So we were eager to test the 2013 Subaru XV Crosstrek, a new model this year.

It's essentially the Impreza compact five-door hatchback, with larger wheels and tires, higher ground clearance (8.7 inches), more aggressive trim, larger front disc brakes, and a bigger gas tank.

That's more or less the same recipe that turned the meek Legacy wagon into the enormously successful Outback crossover in 1995, but applied to a compact hatchback.

And, of course, like all Subarus sold in the U.S. (except the limited-production BRZ sports coupe), the Crosstrek comes with standard all-wheel drive.

It nominally competes with high-volume compact crossovers, but it's smaller and easier to maneuver than the likes of the Toyota RAV4, Honda CR-V, Ford Escape, and Subaru's own successful Forester.

But in reality, it's more likely to be cross-shopped against the regular Impreza, the oddly styled but fun Nissan Juke, and the Mini Cooper Countryman--along with the soon-to-launch Fiat 500L.

Green AWD

Along with its Impreza sibling, the Crosstrek is one of the greener all-wheel drive cars on the market.

Both cars use a 148-hp 2.0-liter flat-four engine, with either a five-speed manual gearbox or Subaru's Lineartronic continuously variable transmission (CVT), which delivers better mileage.

2013 Subaru XV Crosstrek

2013 Subaru XV Crosstrek

Enlarge Photo

Our 2013 Subaru Crosstrek with the CVT was rated by the EPA at 28 mpg combined (25 mpg city, 33 mpg highway).
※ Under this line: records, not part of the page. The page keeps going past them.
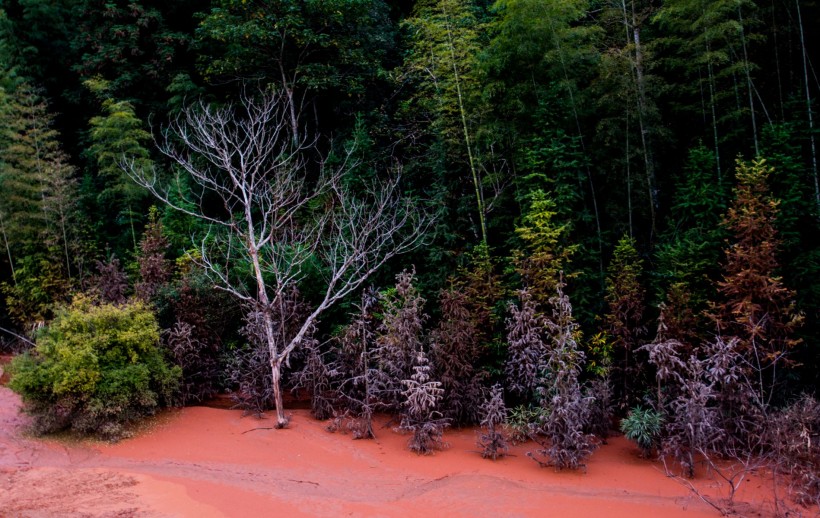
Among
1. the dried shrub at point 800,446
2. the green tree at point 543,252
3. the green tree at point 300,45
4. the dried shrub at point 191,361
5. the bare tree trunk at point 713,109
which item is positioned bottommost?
the dried shrub at point 800,446

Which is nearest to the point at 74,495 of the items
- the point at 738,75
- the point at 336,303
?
the point at 336,303

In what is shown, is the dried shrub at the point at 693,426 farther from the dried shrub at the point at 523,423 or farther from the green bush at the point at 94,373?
the green bush at the point at 94,373

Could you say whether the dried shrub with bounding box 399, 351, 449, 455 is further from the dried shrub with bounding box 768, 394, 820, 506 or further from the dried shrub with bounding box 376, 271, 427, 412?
the dried shrub with bounding box 768, 394, 820, 506

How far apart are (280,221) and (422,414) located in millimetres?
4033

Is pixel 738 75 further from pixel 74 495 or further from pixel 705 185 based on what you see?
pixel 74 495

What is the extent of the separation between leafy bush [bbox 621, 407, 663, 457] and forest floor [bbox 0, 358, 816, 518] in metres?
0.27

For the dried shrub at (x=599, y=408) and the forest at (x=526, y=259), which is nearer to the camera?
the forest at (x=526, y=259)

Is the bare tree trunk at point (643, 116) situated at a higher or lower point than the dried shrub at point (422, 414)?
higher

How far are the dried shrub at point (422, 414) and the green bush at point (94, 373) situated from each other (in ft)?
12.5

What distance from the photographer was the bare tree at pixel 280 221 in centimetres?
867

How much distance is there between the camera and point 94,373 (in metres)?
8.04

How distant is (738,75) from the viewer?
30.7ft

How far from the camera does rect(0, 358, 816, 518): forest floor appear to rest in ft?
21.0

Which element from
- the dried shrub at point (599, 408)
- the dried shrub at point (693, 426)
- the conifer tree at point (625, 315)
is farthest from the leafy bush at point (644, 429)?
the conifer tree at point (625, 315)
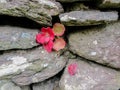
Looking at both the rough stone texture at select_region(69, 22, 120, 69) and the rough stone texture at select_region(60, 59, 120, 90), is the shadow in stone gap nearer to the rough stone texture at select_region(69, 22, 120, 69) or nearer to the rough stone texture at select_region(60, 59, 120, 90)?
the rough stone texture at select_region(69, 22, 120, 69)

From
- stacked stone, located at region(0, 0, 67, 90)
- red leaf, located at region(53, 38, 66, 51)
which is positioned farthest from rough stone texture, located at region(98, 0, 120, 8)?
red leaf, located at region(53, 38, 66, 51)

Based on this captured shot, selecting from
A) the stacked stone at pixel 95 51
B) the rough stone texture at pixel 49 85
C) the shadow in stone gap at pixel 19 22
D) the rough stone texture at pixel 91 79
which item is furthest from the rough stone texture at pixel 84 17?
the rough stone texture at pixel 49 85

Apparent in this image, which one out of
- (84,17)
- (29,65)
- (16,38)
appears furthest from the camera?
(29,65)

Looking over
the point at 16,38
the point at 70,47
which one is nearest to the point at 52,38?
the point at 70,47

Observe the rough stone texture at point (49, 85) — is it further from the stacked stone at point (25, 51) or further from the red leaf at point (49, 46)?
the red leaf at point (49, 46)

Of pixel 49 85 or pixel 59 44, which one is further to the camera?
pixel 49 85

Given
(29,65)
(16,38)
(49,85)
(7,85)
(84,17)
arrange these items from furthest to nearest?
(49,85) < (7,85) < (29,65) < (16,38) < (84,17)

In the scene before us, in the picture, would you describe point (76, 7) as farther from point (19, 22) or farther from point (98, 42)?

If you get the manual, that falls to 26 mpg combined (23 mpg city, 30 mpg highway).

The Impreza does better, at 30 mpg combined for the CVT and 28 mpg combined with the five-speed.

The Crosstrek comes in 1 mpg lower than the rating for the Juke with CVT, but we found that in real-world usage, the all-wheel drive Juke delivered disturbingly low fuel efficiency: about 22 mpg.

While the XV Crosstrek is also 2 mpg lower than the combined rating for the Mini Cooper Countryman with six-speed manual, it's better than the Countryman's automatic model, at 27 mpg, which is likely to be the better seller. (Gas mileage for the Fiat 500L hasn't yet been rated.)

Good CVT

Over a lengthy test drive of 700 miles, two-thirds of it at speeds of 50 mph or higher, our 2013 XV Crosstrek returned an average of 30.3 mpg under some hard driving.

That's impressive for a non-hybrid AWD vehicle. And with its larger 15.9-gallon gas tank, that gives it a range of almost 500 miles.

2013 Subaru XV Crosstrek, upstate New York, Dec 2012

2013 Subaru XV Crosstrek, upstate New York, Dec 2012

Enlarge Photo

We also liked its around-town handling, the upright seating position (with a height-adjustable driver's seat), the good visibility, and the general mountain-goat adroitness of the small crossover.

Subaru has tuned its CVT to deliver punchy acceleration off the line, before letting the engine speed rise higher for best efficiency. This may be the least annoying CVT we've driven.

Given the small engine in a car saddled with the extra weight of a mechanical all-wheel drive, the Crosstrek runs out of steam on the top end--just as we found the Impreza did as well.

Nervous and noisy

What we hadn't expected, after two different test drives in the Subaru Impreza (including a First Drive last year), was the Crosstrek's radically different road feel at speeds above 60 mph.

The Subaru VX Crosstrek was, simply, one of the most nervous--and hence least enjoyable--cars we've driven at freeway speeds in the last few years.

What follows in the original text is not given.